I'm using nrf52840, Segger 4.52c, Windows 10. Light Switch Mesh Example. Mesh SDK 4.1 NRF5 SDK 16 Softdevice 7.0.1
I successfully added TWI communication to this example and I am reading the MCP39F521 TWI device. It works great but I recently added a humidity sensor to the mix and implemented nrf_twi_mngr class once I saw where the two devices would stop reading after a while. The problem is that even though the manager schedules the TWI transmissions, I still have an error occurring whenever the humidity sensor starts a read cycle.
So here is a bit of information on the TWI devices: The Humidity sensor requires 40ms to complete a calculation cycle after ith gets the command to do so. Therefore I have a app_timer which sends the measurement request, waits 40ms, then sends the read request and waits 1 second before doing it again. The MCP39F521 is being polled every 20ms for a voltage reading. I have to write the command to it, wait 10-15ms and then read the data from it.
The error usually occurs when the humidity sensor asks for a measurement request. The TWI manager callbacks stop coming in and the buffer fills up and throws a NRF_ERROR_NO_MEM error. I can't figure out why the callbacks stop firing.
Can anyone point me in the right direction?
Have you done any scoping on the bus to see what is going on? Is there any chance you could be overloading the bus?
Is the problem consistent, or does it happen more randomly?
Will everything work fine if you only read the humidity sensor, or do you need to have both sensors enabled for the issue to occur?
Sadly I don't have access to a scope at the moment, but I see where you are going. First, to answer all your questions:
Everything works OK with either the humidity sensor or the MCP device alone. It's only when information is being passed by both that the error occurs. The problem is consistent. The time to see the issue is faster if I increase the read rate of the humidity sensor. The problem does not occur on the first read cycle, it typically takes about 5 seconds for the problem to show after starting the program.
In regards to overloading the bus, I have run a test where I slow down the read rates to about 3 times a second for the MCP device and once a second for the Humidity sensor but the error still occurs, it just takes a lot longer to happen.

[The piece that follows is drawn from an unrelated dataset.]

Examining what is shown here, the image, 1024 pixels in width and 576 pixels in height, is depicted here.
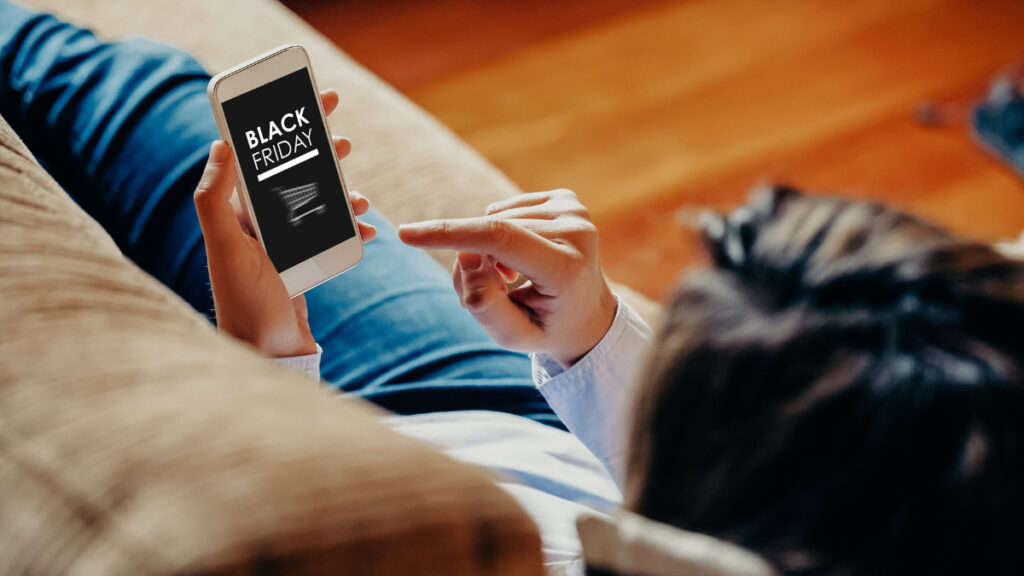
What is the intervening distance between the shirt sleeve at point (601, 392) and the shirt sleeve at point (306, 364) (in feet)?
0.59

While writing this I was able to identify a pattern by using the debugger. The problem always occurs if nrf_queue.c pushes an element before the callback for the previous request fires. I was under the impression that the TWI manager would only send a new TWI request after it completed the previous request. So for example, if I send a read request the bus should be held open until I have received all the bytes of data I am requesting, then the bus would close and another request would be sent after. How can I prevent the queue from sending a request too early?
Here is a screenshot of my debug logs.
element 0x2003EF54 = Read request to MCP device
element 0x2003EF44 = Write command to MCP device
element 0x2003EF64 = Read/Write request to humidity sensor (not sure why they share the same element id)
The above shows that after element 0x2003EF64 is sent at timestamp 1394078 the write_hih8120_registers_cb callback fires 6 ticks later. This section was OK, no errors here but:
The write command to MCP device was sent at timestamp 1428164, 8 ticks later a write command was sent to the humidity sensor then the write callback for the MCP returned and all other callbacks stopped and the buffer filled up (the size is 10 transactions).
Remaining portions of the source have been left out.